- _Records provided_:
##########

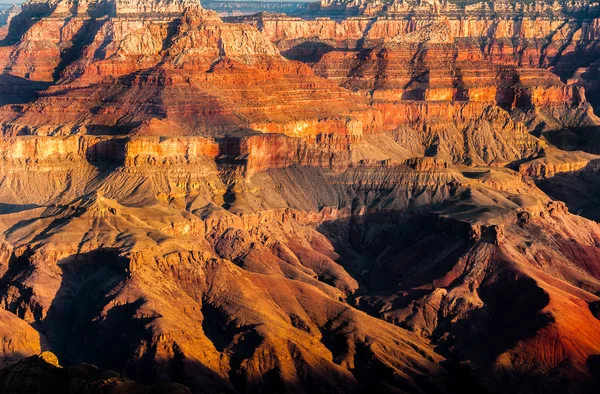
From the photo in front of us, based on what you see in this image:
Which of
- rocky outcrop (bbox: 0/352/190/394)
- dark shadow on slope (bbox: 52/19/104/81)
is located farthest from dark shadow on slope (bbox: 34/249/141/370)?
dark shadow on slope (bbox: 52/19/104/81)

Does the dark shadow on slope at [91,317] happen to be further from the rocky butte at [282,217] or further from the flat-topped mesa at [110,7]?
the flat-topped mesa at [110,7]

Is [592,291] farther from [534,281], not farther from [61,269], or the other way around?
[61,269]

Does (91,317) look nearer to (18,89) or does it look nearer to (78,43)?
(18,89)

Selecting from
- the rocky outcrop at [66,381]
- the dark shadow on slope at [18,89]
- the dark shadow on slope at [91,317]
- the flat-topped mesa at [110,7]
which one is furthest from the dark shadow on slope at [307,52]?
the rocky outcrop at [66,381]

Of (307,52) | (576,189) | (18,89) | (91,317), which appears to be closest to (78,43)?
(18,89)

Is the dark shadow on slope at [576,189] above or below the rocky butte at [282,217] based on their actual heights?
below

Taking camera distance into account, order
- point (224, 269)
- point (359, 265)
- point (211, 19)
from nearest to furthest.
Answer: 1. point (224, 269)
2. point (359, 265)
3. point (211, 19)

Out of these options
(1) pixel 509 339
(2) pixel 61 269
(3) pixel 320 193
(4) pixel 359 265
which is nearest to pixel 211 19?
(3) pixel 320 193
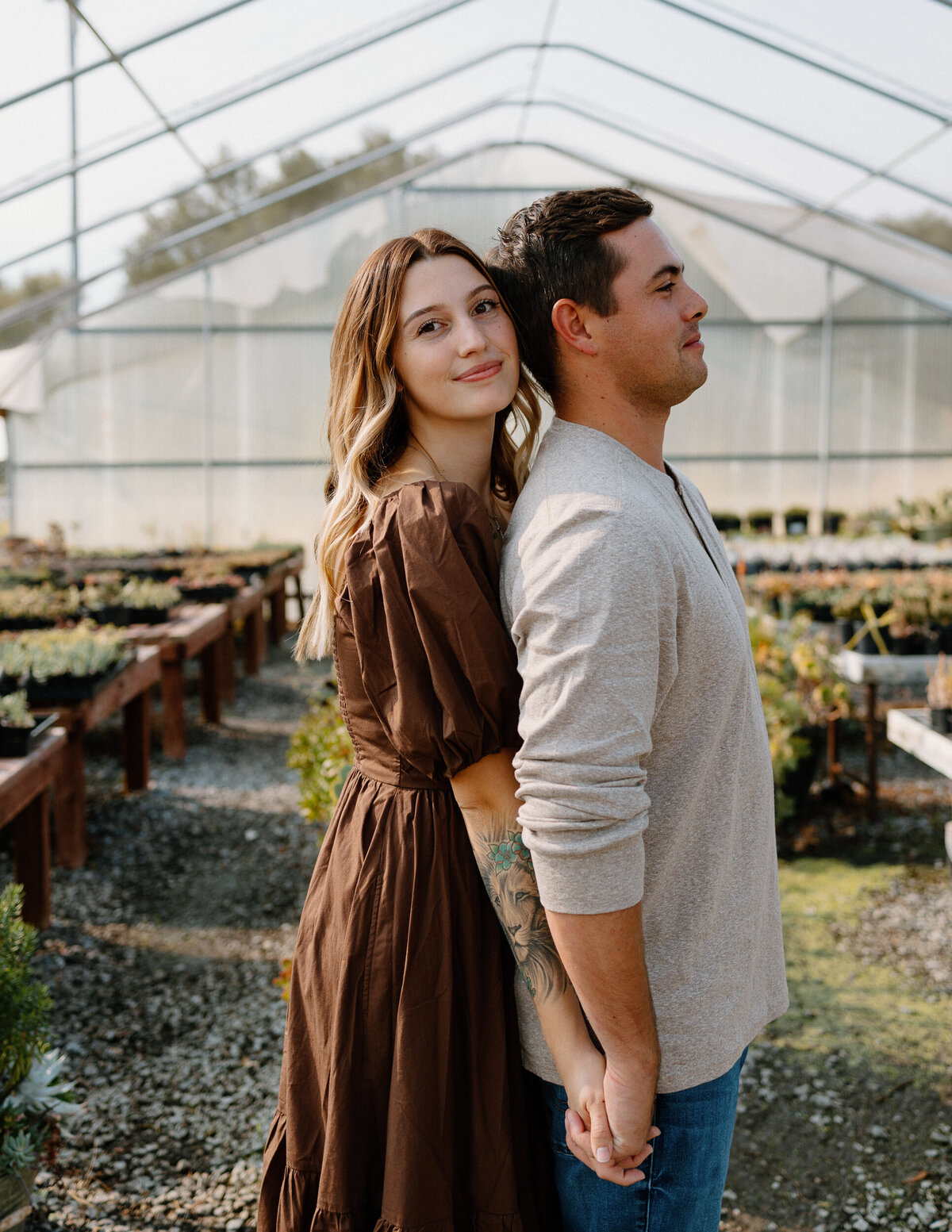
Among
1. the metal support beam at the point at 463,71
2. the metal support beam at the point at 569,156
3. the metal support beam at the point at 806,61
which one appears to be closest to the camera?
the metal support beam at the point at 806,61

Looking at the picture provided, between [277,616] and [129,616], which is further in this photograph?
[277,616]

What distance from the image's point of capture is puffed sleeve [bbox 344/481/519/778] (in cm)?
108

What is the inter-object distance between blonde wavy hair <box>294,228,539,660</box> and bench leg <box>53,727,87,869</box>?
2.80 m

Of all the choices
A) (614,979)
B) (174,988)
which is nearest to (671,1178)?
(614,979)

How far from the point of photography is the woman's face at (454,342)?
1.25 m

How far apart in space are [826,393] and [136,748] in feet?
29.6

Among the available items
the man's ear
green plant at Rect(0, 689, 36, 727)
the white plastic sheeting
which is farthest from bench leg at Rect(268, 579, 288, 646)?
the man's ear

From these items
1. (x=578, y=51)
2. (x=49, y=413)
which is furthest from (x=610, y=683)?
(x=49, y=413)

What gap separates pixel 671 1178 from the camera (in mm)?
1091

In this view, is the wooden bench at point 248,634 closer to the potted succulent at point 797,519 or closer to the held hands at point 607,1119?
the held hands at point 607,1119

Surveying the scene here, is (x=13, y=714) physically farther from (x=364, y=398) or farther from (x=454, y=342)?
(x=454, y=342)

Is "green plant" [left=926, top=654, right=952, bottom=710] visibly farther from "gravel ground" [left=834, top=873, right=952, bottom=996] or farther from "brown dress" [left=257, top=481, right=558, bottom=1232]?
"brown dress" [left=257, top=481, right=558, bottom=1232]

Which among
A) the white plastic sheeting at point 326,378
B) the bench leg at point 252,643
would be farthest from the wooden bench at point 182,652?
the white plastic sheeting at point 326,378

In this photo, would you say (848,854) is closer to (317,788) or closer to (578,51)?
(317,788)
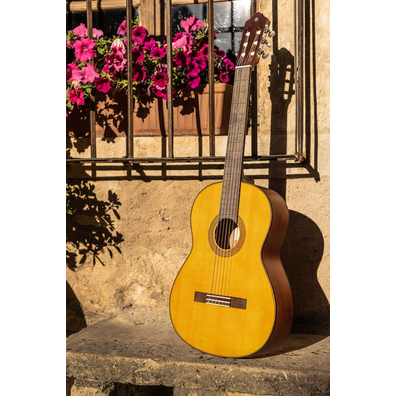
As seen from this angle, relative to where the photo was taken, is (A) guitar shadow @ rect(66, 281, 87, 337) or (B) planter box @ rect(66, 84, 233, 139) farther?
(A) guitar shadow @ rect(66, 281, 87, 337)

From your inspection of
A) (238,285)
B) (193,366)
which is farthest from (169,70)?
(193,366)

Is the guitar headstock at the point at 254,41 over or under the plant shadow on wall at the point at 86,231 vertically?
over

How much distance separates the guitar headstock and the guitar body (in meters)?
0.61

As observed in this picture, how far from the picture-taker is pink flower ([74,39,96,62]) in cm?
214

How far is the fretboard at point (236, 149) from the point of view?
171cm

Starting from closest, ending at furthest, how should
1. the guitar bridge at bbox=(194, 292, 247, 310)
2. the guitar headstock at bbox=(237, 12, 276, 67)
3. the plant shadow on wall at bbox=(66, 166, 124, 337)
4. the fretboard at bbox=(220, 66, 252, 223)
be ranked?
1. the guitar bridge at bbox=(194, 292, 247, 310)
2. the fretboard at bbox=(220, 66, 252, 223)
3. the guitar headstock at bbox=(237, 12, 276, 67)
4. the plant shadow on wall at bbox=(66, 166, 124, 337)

##########

- _Exercise description_: Lay out the records as a Markdown table with the columns Row and Text, from the line containing "In this photo, would" through the end of the records, both ends included. Number each line in order, skip blank lines, and leave the pictures out.

- _Solution to this problem_:
| Row | Text |
|---|---|
| 1 | In this photo, would you say (848,854) is closer to (317,788) or closer to (578,51)? |
| 2 | (317,788) |
| 3 | As seen from this angle, relative to where the photo was taken, is (A) guitar shadow @ rect(66, 281, 87, 337) or (B) planter box @ rect(66, 84, 233, 139) farther? |
| 4 | (A) guitar shadow @ rect(66, 281, 87, 337) |
| 5 | From your inspection of |
| 6 | A) (238,285) |
| 7 | B) (193,366) |
| 8 | which is farthest from (169,70)? |
| 9 | (193,366) |
| 10 | Is the guitar headstock at the point at 254,41 over or under the plant shadow on wall at the point at 86,231 vertically? |
| 11 | over |
| 12 | How much distance separates the guitar headstock and the guitar body (in meters)? |
| 13 | 0.61 |
| 14 | As observed in this picture, how far from the picture-taker is pink flower ([74,39,96,62]) in cm? |
| 15 | 214 |
| 16 | How far is the fretboard at point (236, 149) from the point of view? |
| 17 | 171cm |
| 18 | Starting from closest, ending at furthest, how should |
| 19 | 1. the guitar bridge at bbox=(194, 292, 247, 310) |
| 20 | 2. the guitar headstock at bbox=(237, 12, 276, 67) |
| 21 | 3. the plant shadow on wall at bbox=(66, 166, 124, 337) |
| 22 | 4. the fretboard at bbox=(220, 66, 252, 223) |
| 23 | be ranked? |
| 24 | 1. the guitar bridge at bbox=(194, 292, 247, 310) |
| 25 | 2. the fretboard at bbox=(220, 66, 252, 223) |
| 26 | 3. the guitar headstock at bbox=(237, 12, 276, 67) |
| 27 | 4. the plant shadow on wall at bbox=(66, 166, 124, 337) |